> [WORKING DATA]
begin
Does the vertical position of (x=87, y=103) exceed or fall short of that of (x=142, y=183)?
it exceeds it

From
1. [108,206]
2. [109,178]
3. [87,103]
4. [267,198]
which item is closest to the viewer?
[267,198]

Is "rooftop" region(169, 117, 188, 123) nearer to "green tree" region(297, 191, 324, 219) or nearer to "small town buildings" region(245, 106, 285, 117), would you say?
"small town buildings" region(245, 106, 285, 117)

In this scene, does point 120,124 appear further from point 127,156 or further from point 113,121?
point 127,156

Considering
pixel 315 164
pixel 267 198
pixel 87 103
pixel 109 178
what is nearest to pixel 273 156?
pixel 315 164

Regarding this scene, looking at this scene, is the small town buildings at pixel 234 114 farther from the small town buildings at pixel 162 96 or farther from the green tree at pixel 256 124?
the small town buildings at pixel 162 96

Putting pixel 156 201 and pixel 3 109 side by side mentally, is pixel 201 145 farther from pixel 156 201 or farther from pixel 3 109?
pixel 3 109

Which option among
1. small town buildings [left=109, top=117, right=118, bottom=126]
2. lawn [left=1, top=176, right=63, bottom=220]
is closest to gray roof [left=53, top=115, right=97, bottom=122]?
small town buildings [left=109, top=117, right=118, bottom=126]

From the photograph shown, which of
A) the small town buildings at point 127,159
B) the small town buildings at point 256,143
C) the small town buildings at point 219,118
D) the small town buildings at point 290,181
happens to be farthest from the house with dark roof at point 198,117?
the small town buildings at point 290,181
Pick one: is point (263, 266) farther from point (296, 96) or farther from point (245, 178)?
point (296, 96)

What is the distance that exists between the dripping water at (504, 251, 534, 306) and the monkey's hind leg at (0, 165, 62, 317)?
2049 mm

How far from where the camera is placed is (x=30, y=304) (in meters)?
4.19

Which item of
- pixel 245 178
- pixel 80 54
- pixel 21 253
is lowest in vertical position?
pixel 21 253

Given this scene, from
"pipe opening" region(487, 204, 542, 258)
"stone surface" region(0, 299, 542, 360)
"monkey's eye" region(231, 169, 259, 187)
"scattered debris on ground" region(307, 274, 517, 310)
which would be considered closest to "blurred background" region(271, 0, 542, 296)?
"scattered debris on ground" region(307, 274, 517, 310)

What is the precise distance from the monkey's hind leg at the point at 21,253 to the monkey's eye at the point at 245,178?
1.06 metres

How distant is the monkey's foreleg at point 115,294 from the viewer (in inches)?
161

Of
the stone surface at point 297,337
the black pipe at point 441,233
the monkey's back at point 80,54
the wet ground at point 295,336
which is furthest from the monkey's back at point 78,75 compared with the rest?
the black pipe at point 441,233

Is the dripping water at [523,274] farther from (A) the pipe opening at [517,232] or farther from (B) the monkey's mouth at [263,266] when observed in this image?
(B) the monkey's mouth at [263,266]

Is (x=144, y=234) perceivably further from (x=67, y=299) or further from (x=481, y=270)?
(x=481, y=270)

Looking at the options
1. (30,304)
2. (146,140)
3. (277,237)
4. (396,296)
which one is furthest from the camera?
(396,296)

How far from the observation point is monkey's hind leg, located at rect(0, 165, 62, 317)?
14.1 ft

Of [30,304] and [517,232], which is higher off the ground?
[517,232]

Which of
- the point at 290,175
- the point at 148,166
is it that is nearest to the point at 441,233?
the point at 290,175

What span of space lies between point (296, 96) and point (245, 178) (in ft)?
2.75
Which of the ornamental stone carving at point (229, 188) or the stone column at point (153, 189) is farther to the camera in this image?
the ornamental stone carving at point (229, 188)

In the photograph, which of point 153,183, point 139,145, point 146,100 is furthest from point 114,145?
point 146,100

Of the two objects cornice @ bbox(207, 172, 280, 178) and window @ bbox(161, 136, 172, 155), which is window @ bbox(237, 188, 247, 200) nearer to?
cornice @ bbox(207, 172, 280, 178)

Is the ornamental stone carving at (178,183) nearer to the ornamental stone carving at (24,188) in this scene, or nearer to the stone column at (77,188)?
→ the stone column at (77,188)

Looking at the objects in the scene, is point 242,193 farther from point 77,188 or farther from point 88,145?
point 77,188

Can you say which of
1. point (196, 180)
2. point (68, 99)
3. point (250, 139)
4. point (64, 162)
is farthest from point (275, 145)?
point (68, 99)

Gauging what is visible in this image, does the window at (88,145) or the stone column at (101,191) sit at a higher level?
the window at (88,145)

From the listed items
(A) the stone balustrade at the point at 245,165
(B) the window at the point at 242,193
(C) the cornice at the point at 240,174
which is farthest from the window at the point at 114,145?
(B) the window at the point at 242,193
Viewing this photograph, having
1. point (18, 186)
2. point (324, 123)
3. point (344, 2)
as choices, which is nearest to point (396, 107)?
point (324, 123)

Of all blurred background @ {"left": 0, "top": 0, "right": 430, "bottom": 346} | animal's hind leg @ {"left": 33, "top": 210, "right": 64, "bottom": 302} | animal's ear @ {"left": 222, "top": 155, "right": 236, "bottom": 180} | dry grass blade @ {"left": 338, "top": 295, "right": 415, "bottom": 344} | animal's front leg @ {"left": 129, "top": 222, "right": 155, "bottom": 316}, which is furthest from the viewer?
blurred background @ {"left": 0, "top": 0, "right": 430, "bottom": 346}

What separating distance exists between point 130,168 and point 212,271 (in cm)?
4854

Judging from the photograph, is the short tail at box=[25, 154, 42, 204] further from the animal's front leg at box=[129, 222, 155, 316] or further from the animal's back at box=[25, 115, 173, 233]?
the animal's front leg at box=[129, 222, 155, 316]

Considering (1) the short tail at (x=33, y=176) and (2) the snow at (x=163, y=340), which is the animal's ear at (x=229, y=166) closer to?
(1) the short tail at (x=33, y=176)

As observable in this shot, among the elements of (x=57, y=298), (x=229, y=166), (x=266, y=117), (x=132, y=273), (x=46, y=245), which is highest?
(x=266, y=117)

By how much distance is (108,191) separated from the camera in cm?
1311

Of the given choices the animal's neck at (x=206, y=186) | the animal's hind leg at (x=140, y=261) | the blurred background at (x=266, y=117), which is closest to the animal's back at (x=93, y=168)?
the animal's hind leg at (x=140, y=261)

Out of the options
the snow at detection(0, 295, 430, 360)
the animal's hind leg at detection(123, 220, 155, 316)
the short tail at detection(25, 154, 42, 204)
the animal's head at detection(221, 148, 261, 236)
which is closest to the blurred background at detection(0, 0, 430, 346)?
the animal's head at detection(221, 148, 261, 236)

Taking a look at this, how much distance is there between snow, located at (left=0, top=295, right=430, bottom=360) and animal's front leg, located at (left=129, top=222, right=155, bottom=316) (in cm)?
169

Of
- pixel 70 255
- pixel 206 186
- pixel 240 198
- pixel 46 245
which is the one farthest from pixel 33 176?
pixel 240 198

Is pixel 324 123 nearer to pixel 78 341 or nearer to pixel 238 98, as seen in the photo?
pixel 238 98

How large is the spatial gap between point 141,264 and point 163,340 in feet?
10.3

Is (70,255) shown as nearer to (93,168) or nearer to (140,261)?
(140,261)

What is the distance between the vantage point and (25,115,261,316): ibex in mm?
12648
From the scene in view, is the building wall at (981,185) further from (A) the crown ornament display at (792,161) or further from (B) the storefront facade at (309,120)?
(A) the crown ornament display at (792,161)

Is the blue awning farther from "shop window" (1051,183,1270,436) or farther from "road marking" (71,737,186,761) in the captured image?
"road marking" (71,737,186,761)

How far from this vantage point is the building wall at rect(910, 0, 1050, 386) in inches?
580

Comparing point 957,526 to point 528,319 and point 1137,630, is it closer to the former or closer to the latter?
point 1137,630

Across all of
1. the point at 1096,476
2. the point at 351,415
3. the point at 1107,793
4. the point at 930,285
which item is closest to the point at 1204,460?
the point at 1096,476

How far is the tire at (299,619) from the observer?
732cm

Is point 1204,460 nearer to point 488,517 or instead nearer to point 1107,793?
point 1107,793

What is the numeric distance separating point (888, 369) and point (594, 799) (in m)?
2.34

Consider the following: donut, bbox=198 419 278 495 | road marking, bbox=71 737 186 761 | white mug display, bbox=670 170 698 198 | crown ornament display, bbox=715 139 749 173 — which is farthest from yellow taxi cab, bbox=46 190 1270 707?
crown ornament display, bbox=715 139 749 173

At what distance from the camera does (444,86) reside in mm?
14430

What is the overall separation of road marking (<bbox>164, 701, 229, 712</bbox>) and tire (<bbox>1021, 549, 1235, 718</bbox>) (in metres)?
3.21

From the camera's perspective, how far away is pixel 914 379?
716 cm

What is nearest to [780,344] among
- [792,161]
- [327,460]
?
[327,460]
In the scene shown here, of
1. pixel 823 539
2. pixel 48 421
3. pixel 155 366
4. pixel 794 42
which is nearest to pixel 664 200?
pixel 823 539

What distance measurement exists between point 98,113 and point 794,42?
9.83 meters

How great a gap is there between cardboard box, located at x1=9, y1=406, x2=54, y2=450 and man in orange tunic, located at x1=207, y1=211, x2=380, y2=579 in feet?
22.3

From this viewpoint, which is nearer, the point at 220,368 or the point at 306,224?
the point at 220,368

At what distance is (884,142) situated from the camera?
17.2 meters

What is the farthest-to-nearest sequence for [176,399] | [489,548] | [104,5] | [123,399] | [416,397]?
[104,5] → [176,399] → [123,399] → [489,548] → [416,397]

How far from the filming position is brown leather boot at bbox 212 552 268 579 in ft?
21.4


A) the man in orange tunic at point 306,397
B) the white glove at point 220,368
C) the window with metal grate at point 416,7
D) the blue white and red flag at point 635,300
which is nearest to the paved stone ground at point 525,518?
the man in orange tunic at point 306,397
end
> [TASK BRIEF] Begin with the line that contains "Is point 1204,460" and quote each line after it exactly, stopping after the last line of the data.

> [SOLUTION]
Is point 1204,460 nearer to point 488,517 or instead nearer to point 1107,793?
point 1107,793

What is the numeric distance separating point (888, 369) and point (594, 799) (in m)?
2.34

Consider the following: donut, bbox=198 419 278 495 | road marking, bbox=71 737 186 761 | white mug display, bbox=670 170 698 198 | crown ornament display, bbox=715 139 749 173 — which is farthest from yellow taxi cab, bbox=46 190 1270 707?
crown ornament display, bbox=715 139 749 173

At what distance from the camera does (444,86) reside in mm?
14430

What is the overall separation of road marking (<bbox>164, 701, 229, 712</bbox>) and tire (<bbox>1021, 549, 1235, 718</bbox>) (in metres)?
3.21

From the camera's perspective, how far away is pixel 914 379?
716 cm

What is nearest to [780,344] among
- [792,161]
- [327,460]
?
[327,460]
In the scene shown here, of
1. pixel 823 539
2. pixel 48 421
3. pixel 155 366
4. pixel 794 42
which is nearest to pixel 664 200?
pixel 823 539

What distance measurement exists between point 98,113 and point 794,42?
9.83 meters

How great a gap is there between cardboard box, located at x1=9, y1=406, x2=54, y2=450 and man in orange tunic, located at x1=207, y1=211, x2=380, y2=579 in feet?
22.3

From this viewpoint, which is nearer, the point at 220,368 or the point at 306,224?
the point at 220,368

At what distance is (884,142) situated from the camera?
17.2 meters

What is the farthest-to-nearest sequence for [176,399] | [489,548] | [104,5] | [123,399] | [416,397]?
[104,5] → [176,399] → [123,399] → [489,548] → [416,397]

How far from the filming position is brown leather boot at bbox 212 552 268 579 in ft?
21.4


A) the man in orange tunic at point 306,397
B) the white glove at point 220,368
C) the window with metal grate at point 416,7
D) the blue white and red flag at point 635,300
which is nearest to the paved stone ground at point 525,518?
the man in orange tunic at point 306,397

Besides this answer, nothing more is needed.